Un attimo di silenzio sembrò interrompere l'entusiasmo di chi mi stava cercando.

-Isabella, sono io.

Mi sentii girare la testa non appena riconobbi la voce di colei che mi aveva chiamata. Come avevo fatto a non capirlo subito?

-Paola!

Urlai il nome della mia vecchia amica così forte che almeno metá reparto si voltò a guardarmi. Mi scusai in fretta e mi nascosi nello sgabuzzino. Afferai il cellulare e cominciammo a parlare, raccontandoci ció che in sei anni ci eravamo perse l'una dell'altra. Ridevamo e ricordavamo i vecchi tempi e una lacrima corse spontanea sul mio viso. Mi mancava, e avevo bisogno di vederla.

Due giorni dopo, con il sole appena sorto ad illuminare i visi di tutti, io e Paola sedevamo una in fronte all'altra, dimenticanti del mondo, concentrate solo sui noi stesse. Lo sapevo che c'era qualcosa tra di noi, come una potentissima forza di coesione che ci univa, ci stringeva e non ci permetteva di liberarci. Eravamo sempre state così: avremmo potuto litigare per i motivi più seri e più profondi, ma sarebbe bastato un abbraccio a fare sbollentare tutta l'ira che ci aveva pervaso. Era l'unica che era sempre riuscita a capirmi, ad aiutarmi, ad urlarmi contro se stavo sbagliando, a rinunciare al mondo pur di stare con me e io avevo sempre fatto lo stesso. Sembrava passata un'eternitá da quei sorrisi tra i banchi di scuola, le corse su e giù dalle scale per vedere i ragazzi che ci piacevano, i tentativi di corruzione nei confronti delle bidelle, i pianti chiuse a chiave nei bagni. Poi c'era stata l'universitá, ma quella era tutt'altra cosa.

-Isa, se ti ho chiamata, l'altro ieri, è per un motivo preciso.

Il suo sorriso brillava di un nonsochè che peró mi piaceva.

-Mi hanno regalato un viaggio, per Natale. Si tratterebbe di andare a Madrid due settimane, tutto pagato: volo, hotel, tutto. Sarebbe per due persone, pensavo di andarci con Marco ma il mese scorso abbiamo rotto e così mi sei venuta in mente tu.

Rimasi zitta per un attimo. Avevo capito bene: andare a Madrid, gratis. Pensai al lavoro, ma arrivai in fretta alla conclusione che avrei chiesto dei giorni di ferie; mi sarebbero stati concessi senza problemi. Sorrisi, felice.

-Sarebbe stupendo!

-Ok, temevo non avessi accettato! Allora mentre io sono via, fai da dogsitter a Tobia?

Sbiancai. Non capivo se fosse seria o meno; se lo fosse stata, mi sarei soltanto fatta grandi illusioni per niente.

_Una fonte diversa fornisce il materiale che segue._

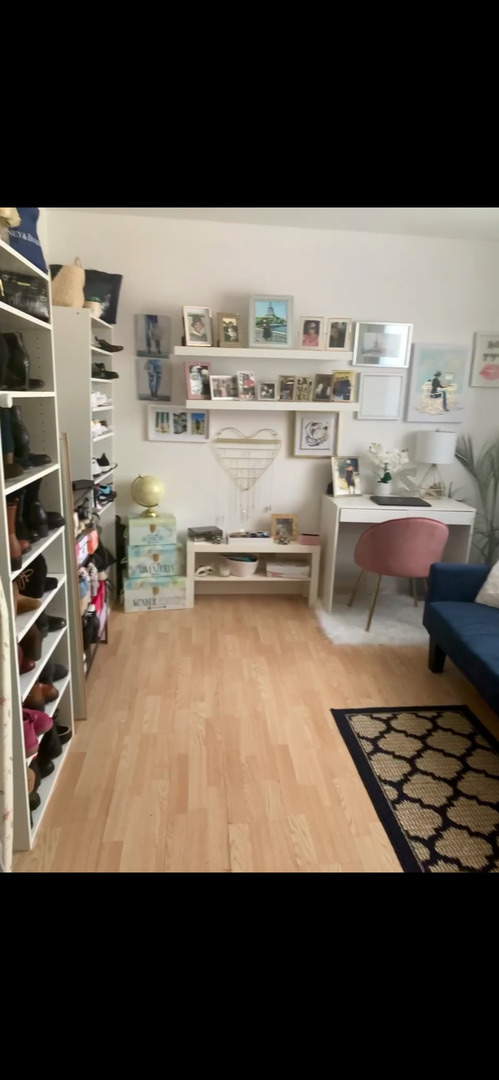 213 Monroe Road Bolingbrook, IL 60440 - Photo 2 of 9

-Ah, io credevo, ecco vedi...

-Scherzo stupida! Borbottò lei, le parole coperte dalla sua fantastica risata. Mi rilassai e risi anche io. La insultai dolcemente ma sembró non fare caso alle mie parole.

-Ma quando si parte?

-Ecco, dovrei dirti una cosa a riguardo...

La sua espressione si fece colpevole e io la fulminai con lo sguardo. Ricordai solo allora quanto Paola fosse disorganizzata e ritardataria, così pensai alle peggiori delle ipotesi.

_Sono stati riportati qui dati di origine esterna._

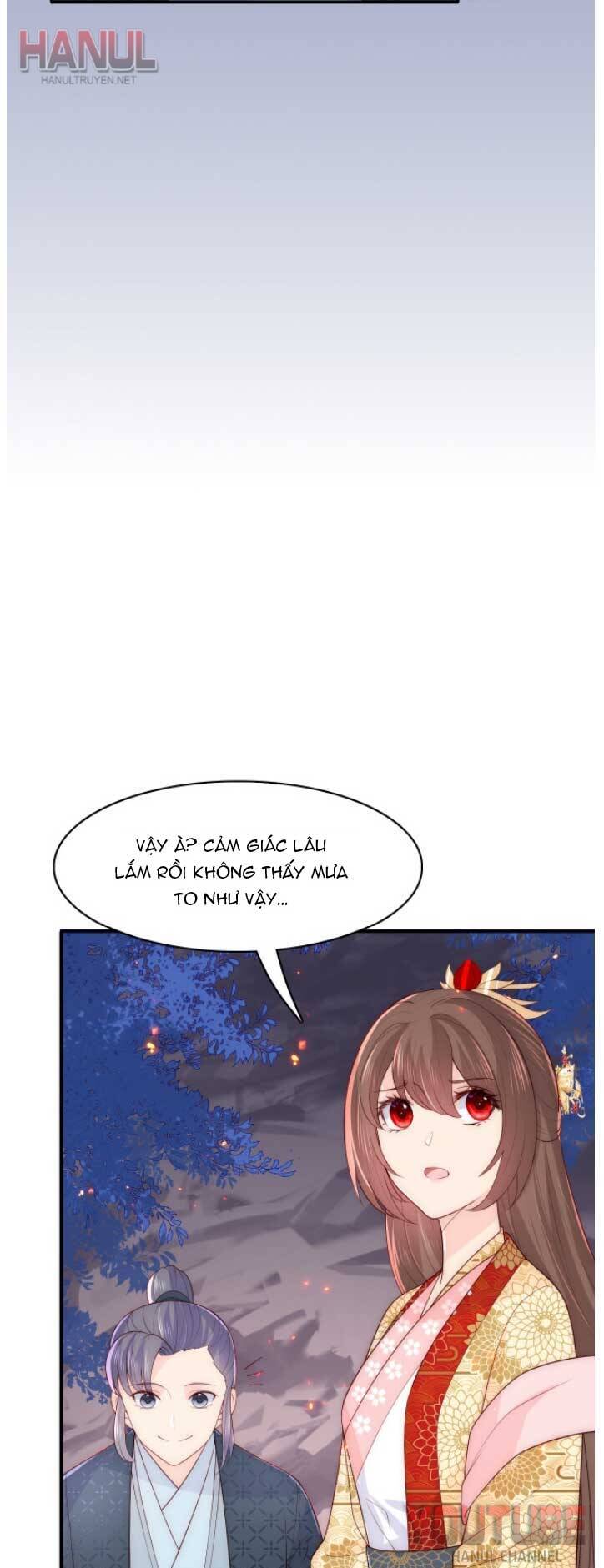 Chương 128 - Trang 30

Il volo è saltato e dobbiamo andarci in macchia.

No, troppo drastica.

Per partire dobbiamo andare in un aereoporto a sette ore da qui.

Impossibile, da Malpensa partivano tutti i tipi di volo.

Pensó lei a togliermi ogni dubbio, sollevandomi il peso di dover immaginare situazioni estreme.

-Noi dobbiamo partire domani.

La guardai, poi guardai l'orologio e riguardai lei.

-A che ora?

-Mezzogiorno.

Ok, mi dissi, forza, ce la puoi fare. Devi solo avvisare al lavoro, amici, parenti, salutare tutti, mettere da parte un po' di soldi, fare le valigie e soprattutto prepararti psicologicamente ad un viaggio pazzesco.

Ripensai al liceo e mi rilassai all'istante. Se riuscivo a studiare per le interrogazioni la notte prima e prendere lo stesso un bel voto, quello sarebbe stato un gioco da ragazzi.